Work to be completed:
Reproduce the records word for word, beginning at the line that contains "Between (x=351, y=929)" and continuing through the end of the records.
^^^^
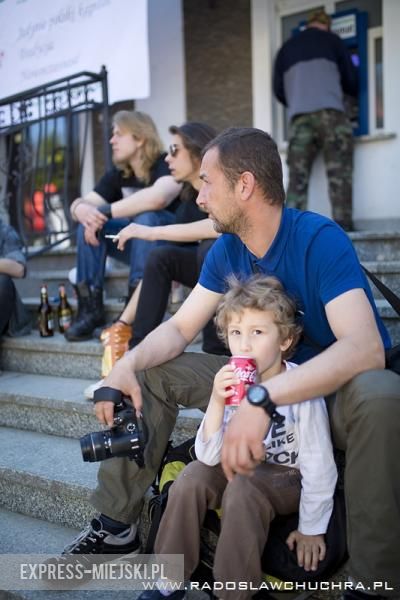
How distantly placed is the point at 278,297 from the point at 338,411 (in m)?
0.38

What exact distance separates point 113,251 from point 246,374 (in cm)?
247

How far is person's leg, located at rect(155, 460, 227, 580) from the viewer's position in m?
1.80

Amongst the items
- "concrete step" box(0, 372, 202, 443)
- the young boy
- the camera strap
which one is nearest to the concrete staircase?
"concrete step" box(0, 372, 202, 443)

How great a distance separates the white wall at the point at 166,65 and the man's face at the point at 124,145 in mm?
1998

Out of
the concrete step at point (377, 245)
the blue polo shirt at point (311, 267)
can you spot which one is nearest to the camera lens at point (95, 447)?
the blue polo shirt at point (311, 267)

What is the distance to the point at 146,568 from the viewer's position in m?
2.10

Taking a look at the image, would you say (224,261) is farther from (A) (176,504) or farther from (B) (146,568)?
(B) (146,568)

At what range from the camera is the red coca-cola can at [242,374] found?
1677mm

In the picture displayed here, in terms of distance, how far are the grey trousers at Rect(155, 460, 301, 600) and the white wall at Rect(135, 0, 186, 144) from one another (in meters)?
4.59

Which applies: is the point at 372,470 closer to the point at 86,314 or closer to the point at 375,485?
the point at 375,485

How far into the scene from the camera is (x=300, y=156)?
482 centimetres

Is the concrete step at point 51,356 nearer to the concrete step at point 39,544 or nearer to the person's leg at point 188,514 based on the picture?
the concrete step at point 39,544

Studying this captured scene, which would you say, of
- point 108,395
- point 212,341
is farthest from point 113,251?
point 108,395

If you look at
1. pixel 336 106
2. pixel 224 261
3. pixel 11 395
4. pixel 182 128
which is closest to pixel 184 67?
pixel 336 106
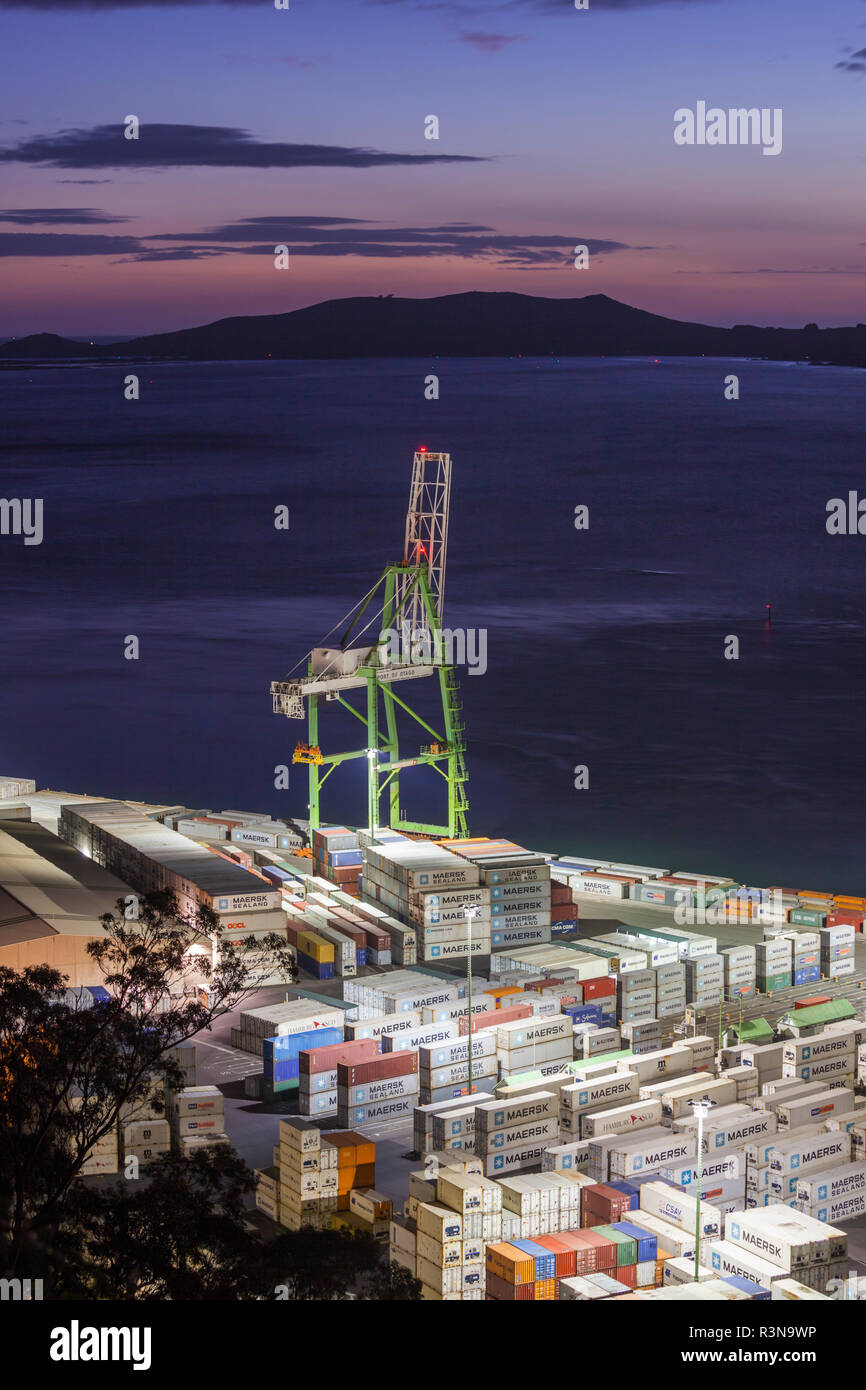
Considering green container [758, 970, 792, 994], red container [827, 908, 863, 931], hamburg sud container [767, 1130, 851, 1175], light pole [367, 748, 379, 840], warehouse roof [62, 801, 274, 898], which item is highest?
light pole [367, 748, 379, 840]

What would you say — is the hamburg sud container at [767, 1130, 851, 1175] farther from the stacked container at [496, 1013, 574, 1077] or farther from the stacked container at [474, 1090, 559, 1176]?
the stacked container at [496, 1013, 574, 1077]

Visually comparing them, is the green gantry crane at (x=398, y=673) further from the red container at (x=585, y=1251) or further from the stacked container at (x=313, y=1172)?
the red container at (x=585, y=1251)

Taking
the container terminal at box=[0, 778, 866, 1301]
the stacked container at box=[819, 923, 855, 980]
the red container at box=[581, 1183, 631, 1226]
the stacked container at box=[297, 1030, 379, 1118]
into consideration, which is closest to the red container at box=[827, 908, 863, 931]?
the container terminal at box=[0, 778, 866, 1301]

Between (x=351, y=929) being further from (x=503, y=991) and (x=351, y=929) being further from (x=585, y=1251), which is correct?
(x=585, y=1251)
^^^^
Answer to the problem:
Between (x=351, y=929) being further from (x=503, y=991) and (x=351, y=929) being further from (x=585, y=1251), which is correct?
(x=585, y=1251)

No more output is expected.